La dernière publication de la Fédération des Promoteurs Immobiliers (FPI), relayée par Le Moniteur du BTP, met en lumière un constat inquiétant : le stock de logements neufs terminés mais invendus a presque doublé en un an, atteignant un niveau inédit de 10,8% de l’offre commerciale.
Cette situation traduit une crise profonde du marché immobilier, alimentée par la disparition du dispositif Pinel, la contraction de l’investissement locatif et la stagnation des taux de crédit. Pourtant, derrière ces chiffres se cache un autre enjeu tout aussi crucial : le recrutement et la fidélisation des talents dans la filière construction.
Des programmes en souffrance… mais toujours des besoins en compétences
Si les promoteurs voient leurs ventes reculer, le secteur ne s’arrête pas pour autant :
- Les chantiers en cours doivent être livrés dans les délais et avec un haut niveau de qualité.
- La rénovation énergétique et la réhabilitation du parc existant prennent une place croissante.

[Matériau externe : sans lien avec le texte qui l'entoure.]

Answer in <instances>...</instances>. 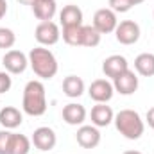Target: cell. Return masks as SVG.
Instances as JSON below:
<instances>
[{
    "instance_id": "cell-20",
    "label": "cell",
    "mask_w": 154,
    "mask_h": 154,
    "mask_svg": "<svg viewBox=\"0 0 154 154\" xmlns=\"http://www.w3.org/2000/svg\"><path fill=\"white\" fill-rule=\"evenodd\" d=\"M31 143H32V142H31L25 134L13 133L9 154H29V151H31Z\"/></svg>"
},
{
    "instance_id": "cell-30",
    "label": "cell",
    "mask_w": 154,
    "mask_h": 154,
    "mask_svg": "<svg viewBox=\"0 0 154 154\" xmlns=\"http://www.w3.org/2000/svg\"><path fill=\"white\" fill-rule=\"evenodd\" d=\"M122 154H143V152H140V151H124Z\"/></svg>"
},
{
    "instance_id": "cell-26",
    "label": "cell",
    "mask_w": 154,
    "mask_h": 154,
    "mask_svg": "<svg viewBox=\"0 0 154 154\" xmlns=\"http://www.w3.org/2000/svg\"><path fill=\"white\" fill-rule=\"evenodd\" d=\"M13 86V79L9 72H0V95L2 93H7Z\"/></svg>"
},
{
    "instance_id": "cell-21",
    "label": "cell",
    "mask_w": 154,
    "mask_h": 154,
    "mask_svg": "<svg viewBox=\"0 0 154 154\" xmlns=\"http://www.w3.org/2000/svg\"><path fill=\"white\" fill-rule=\"evenodd\" d=\"M63 41L70 47H82V25L63 27Z\"/></svg>"
},
{
    "instance_id": "cell-5",
    "label": "cell",
    "mask_w": 154,
    "mask_h": 154,
    "mask_svg": "<svg viewBox=\"0 0 154 154\" xmlns=\"http://www.w3.org/2000/svg\"><path fill=\"white\" fill-rule=\"evenodd\" d=\"M2 65L5 68V72L13 74V75H18V74H23L25 68L29 66V56H25L22 50H7L2 57Z\"/></svg>"
},
{
    "instance_id": "cell-16",
    "label": "cell",
    "mask_w": 154,
    "mask_h": 154,
    "mask_svg": "<svg viewBox=\"0 0 154 154\" xmlns=\"http://www.w3.org/2000/svg\"><path fill=\"white\" fill-rule=\"evenodd\" d=\"M59 20L63 27H74V25H82V11L75 4H68L61 9Z\"/></svg>"
},
{
    "instance_id": "cell-19",
    "label": "cell",
    "mask_w": 154,
    "mask_h": 154,
    "mask_svg": "<svg viewBox=\"0 0 154 154\" xmlns=\"http://www.w3.org/2000/svg\"><path fill=\"white\" fill-rule=\"evenodd\" d=\"M63 93L70 99H77L84 93V81L77 75H66L63 81Z\"/></svg>"
},
{
    "instance_id": "cell-25",
    "label": "cell",
    "mask_w": 154,
    "mask_h": 154,
    "mask_svg": "<svg viewBox=\"0 0 154 154\" xmlns=\"http://www.w3.org/2000/svg\"><path fill=\"white\" fill-rule=\"evenodd\" d=\"M11 138H13V133L9 129H2L0 131V154H9Z\"/></svg>"
},
{
    "instance_id": "cell-13",
    "label": "cell",
    "mask_w": 154,
    "mask_h": 154,
    "mask_svg": "<svg viewBox=\"0 0 154 154\" xmlns=\"http://www.w3.org/2000/svg\"><path fill=\"white\" fill-rule=\"evenodd\" d=\"M90 118H91V124L95 127H108L113 118H115V113L109 106H106L104 102H99L91 108V113H90Z\"/></svg>"
},
{
    "instance_id": "cell-24",
    "label": "cell",
    "mask_w": 154,
    "mask_h": 154,
    "mask_svg": "<svg viewBox=\"0 0 154 154\" xmlns=\"http://www.w3.org/2000/svg\"><path fill=\"white\" fill-rule=\"evenodd\" d=\"M134 7L133 0H109V9L115 13H127Z\"/></svg>"
},
{
    "instance_id": "cell-23",
    "label": "cell",
    "mask_w": 154,
    "mask_h": 154,
    "mask_svg": "<svg viewBox=\"0 0 154 154\" xmlns=\"http://www.w3.org/2000/svg\"><path fill=\"white\" fill-rule=\"evenodd\" d=\"M16 43V34L7 29V27H0V48H13Z\"/></svg>"
},
{
    "instance_id": "cell-12",
    "label": "cell",
    "mask_w": 154,
    "mask_h": 154,
    "mask_svg": "<svg viewBox=\"0 0 154 154\" xmlns=\"http://www.w3.org/2000/svg\"><path fill=\"white\" fill-rule=\"evenodd\" d=\"M125 70H129V63L120 54H113V56L106 57L104 63H102V72H104V75L109 77V79H116L120 74H124Z\"/></svg>"
},
{
    "instance_id": "cell-14",
    "label": "cell",
    "mask_w": 154,
    "mask_h": 154,
    "mask_svg": "<svg viewBox=\"0 0 154 154\" xmlns=\"http://www.w3.org/2000/svg\"><path fill=\"white\" fill-rule=\"evenodd\" d=\"M86 116H88V113H86V108L82 104L70 102L63 108V120L68 125H82Z\"/></svg>"
},
{
    "instance_id": "cell-9",
    "label": "cell",
    "mask_w": 154,
    "mask_h": 154,
    "mask_svg": "<svg viewBox=\"0 0 154 154\" xmlns=\"http://www.w3.org/2000/svg\"><path fill=\"white\" fill-rule=\"evenodd\" d=\"M31 142H32V145H34L38 151L48 152V151H52V149L56 147L57 136H56L54 129H50V127H47V125H41L38 129H34Z\"/></svg>"
},
{
    "instance_id": "cell-29",
    "label": "cell",
    "mask_w": 154,
    "mask_h": 154,
    "mask_svg": "<svg viewBox=\"0 0 154 154\" xmlns=\"http://www.w3.org/2000/svg\"><path fill=\"white\" fill-rule=\"evenodd\" d=\"M16 2H18V4H23V5H32L36 0H16Z\"/></svg>"
},
{
    "instance_id": "cell-15",
    "label": "cell",
    "mask_w": 154,
    "mask_h": 154,
    "mask_svg": "<svg viewBox=\"0 0 154 154\" xmlns=\"http://www.w3.org/2000/svg\"><path fill=\"white\" fill-rule=\"evenodd\" d=\"M22 122H23V115H22V111L18 108L5 106V108L0 109V125L4 129H9V131L16 129V127L22 125Z\"/></svg>"
},
{
    "instance_id": "cell-3",
    "label": "cell",
    "mask_w": 154,
    "mask_h": 154,
    "mask_svg": "<svg viewBox=\"0 0 154 154\" xmlns=\"http://www.w3.org/2000/svg\"><path fill=\"white\" fill-rule=\"evenodd\" d=\"M116 131L127 140H140L145 131V122L134 109H120L113 118Z\"/></svg>"
},
{
    "instance_id": "cell-1",
    "label": "cell",
    "mask_w": 154,
    "mask_h": 154,
    "mask_svg": "<svg viewBox=\"0 0 154 154\" xmlns=\"http://www.w3.org/2000/svg\"><path fill=\"white\" fill-rule=\"evenodd\" d=\"M22 108H23V113H27L31 116L45 115V111H47V93H45V84L41 81L32 79L25 84Z\"/></svg>"
},
{
    "instance_id": "cell-28",
    "label": "cell",
    "mask_w": 154,
    "mask_h": 154,
    "mask_svg": "<svg viewBox=\"0 0 154 154\" xmlns=\"http://www.w3.org/2000/svg\"><path fill=\"white\" fill-rule=\"evenodd\" d=\"M7 14V2L5 0H0V20Z\"/></svg>"
},
{
    "instance_id": "cell-2",
    "label": "cell",
    "mask_w": 154,
    "mask_h": 154,
    "mask_svg": "<svg viewBox=\"0 0 154 154\" xmlns=\"http://www.w3.org/2000/svg\"><path fill=\"white\" fill-rule=\"evenodd\" d=\"M29 65H31L32 72L43 81L56 77L57 68H59L56 56L45 47H36L29 52Z\"/></svg>"
},
{
    "instance_id": "cell-8",
    "label": "cell",
    "mask_w": 154,
    "mask_h": 154,
    "mask_svg": "<svg viewBox=\"0 0 154 154\" xmlns=\"http://www.w3.org/2000/svg\"><path fill=\"white\" fill-rule=\"evenodd\" d=\"M113 93H115V88H113V82L108 81V79H95L90 88H88V95L91 100H95L97 104L99 102H109L113 99Z\"/></svg>"
},
{
    "instance_id": "cell-6",
    "label": "cell",
    "mask_w": 154,
    "mask_h": 154,
    "mask_svg": "<svg viewBox=\"0 0 154 154\" xmlns=\"http://www.w3.org/2000/svg\"><path fill=\"white\" fill-rule=\"evenodd\" d=\"M116 25H118V20H116L115 11H111L109 7H102V9L95 11V14H93V27L100 34L115 32Z\"/></svg>"
},
{
    "instance_id": "cell-27",
    "label": "cell",
    "mask_w": 154,
    "mask_h": 154,
    "mask_svg": "<svg viewBox=\"0 0 154 154\" xmlns=\"http://www.w3.org/2000/svg\"><path fill=\"white\" fill-rule=\"evenodd\" d=\"M145 120H147V124H149V127H152L154 129V106L147 111V115H145Z\"/></svg>"
},
{
    "instance_id": "cell-17",
    "label": "cell",
    "mask_w": 154,
    "mask_h": 154,
    "mask_svg": "<svg viewBox=\"0 0 154 154\" xmlns=\"http://www.w3.org/2000/svg\"><path fill=\"white\" fill-rule=\"evenodd\" d=\"M32 13L34 16L41 22H48L54 18V14L57 13V4L56 0H36L32 5Z\"/></svg>"
},
{
    "instance_id": "cell-10",
    "label": "cell",
    "mask_w": 154,
    "mask_h": 154,
    "mask_svg": "<svg viewBox=\"0 0 154 154\" xmlns=\"http://www.w3.org/2000/svg\"><path fill=\"white\" fill-rule=\"evenodd\" d=\"M77 143L82 147V149H95L99 143H100V131L99 127H95L93 124L91 125H79L75 134Z\"/></svg>"
},
{
    "instance_id": "cell-4",
    "label": "cell",
    "mask_w": 154,
    "mask_h": 154,
    "mask_svg": "<svg viewBox=\"0 0 154 154\" xmlns=\"http://www.w3.org/2000/svg\"><path fill=\"white\" fill-rule=\"evenodd\" d=\"M34 38L41 47H50V45H56L59 38H61V31H59V25L54 23L52 20L48 22H39L36 31H34Z\"/></svg>"
},
{
    "instance_id": "cell-18",
    "label": "cell",
    "mask_w": 154,
    "mask_h": 154,
    "mask_svg": "<svg viewBox=\"0 0 154 154\" xmlns=\"http://www.w3.org/2000/svg\"><path fill=\"white\" fill-rule=\"evenodd\" d=\"M134 70L142 77H152L154 75V54L143 52L134 57Z\"/></svg>"
},
{
    "instance_id": "cell-22",
    "label": "cell",
    "mask_w": 154,
    "mask_h": 154,
    "mask_svg": "<svg viewBox=\"0 0 154 154\" xmlns=\"http://www.w3.org/2000/svg\"><path fill=\"white\" fill-rule=\"evenodd\" d=\"M100 32L93 25H82V47L95 48L100 43Z\"/></svg>"
},
{
    "instance_id": "cell-11",
    "label": "cell",
    "mask_w": 154,
    "mask_h": 154,
    "mask_svg": "<svg viewBox=\"0 0 154 154\" xmlns=\"http://www.w3.org/2000/svg\"><path fill=\"white\" fill-rule=\"evenodd\" d=\"M113 88L120 95H133L138 90V75L133 70H125L116 79H113Z\"/></svg>"
},
{
    "instance_id": "cell-7",
    "label": "cell",
    "mask_w": 154,
    "mask_h": 154,
    "mask_svg": "<svg viewBox=\"0 0 154 154\" xmlns=\"http://www.w3.org/2000/svg\"><path fill=\"white\" fill-rule=\"evenodd\" d=\"M116 41L122 45H134L140 39V25L134 20H122L115 29Z\"/></svg>"
},
{
    "instance_id": "cell-31",
    "label": "cell",
    "mask_w": 154,
    "mask_h": 154,
    "mask_svg": "<svg viewBox=\"0 0 154 154\" xmlns=\"http://www.w3.org/2000/svg\"><path fill=\"white\" fill-rule=\"evenodd\" d=\"M133 2H134V5H138V4H143L145 0H133Z\"/></svg>"
}]
</instances>
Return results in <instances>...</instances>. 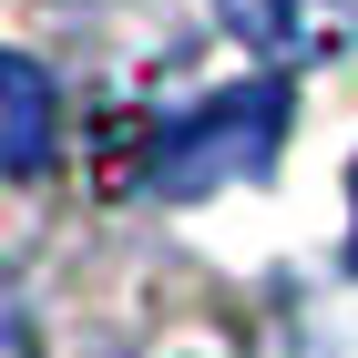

- Les besoins en ingénieurs, conducteurs de travaux, économistes et techniciens qualifiés restent réels, voire tendent à se renforcer.
Autrement dit, le marché de l’immobilier ralentit, mais le marché de l’emploi dans le BTP reste tendu : la rareté des profils techniques continue d’être un frein majeur pour de nombreux acteurs.
Recruter autrement pour sortir de l’impasse
Dans ce contexte, il est indispensable pour les entreprises de repenser leurs pratiques :
- Diversifier les profils au-delà des parcours classiques : l’exemple de dirigeants venus d’autres horizons qui réussissent dans le BTP en témoigne.
- Attirer les jeunes générations en valorisant les projets porteurs de sens (transition énergétique, villes durables, logement abordable).
- Fidéliser les équipes existantes grâce à des parcours évolutifs, de la formation et une reconnaissance réelle.
La crise du logement ne se résoudra pas uniquement par des mesures fiscales ou financières. Elle passera aussi par une capacité collective à mobiliser et former les femmes et les hommes qui construisent nos logements et nos villes.
En conclusion
Alors que les promoteurs redoutent l’asphyxie, les entreprises du BTP doivent continuer d’investir dans le capital humain. C’est par la compétence et l’innovation que le secteur retrouvera de la résilience.
Dans ce contexte, accompagner les entreprises dans leurs recrutements stratégiques est plus que jamais essentiel : sans talents, aucune relance durable du logement n’est envisageable.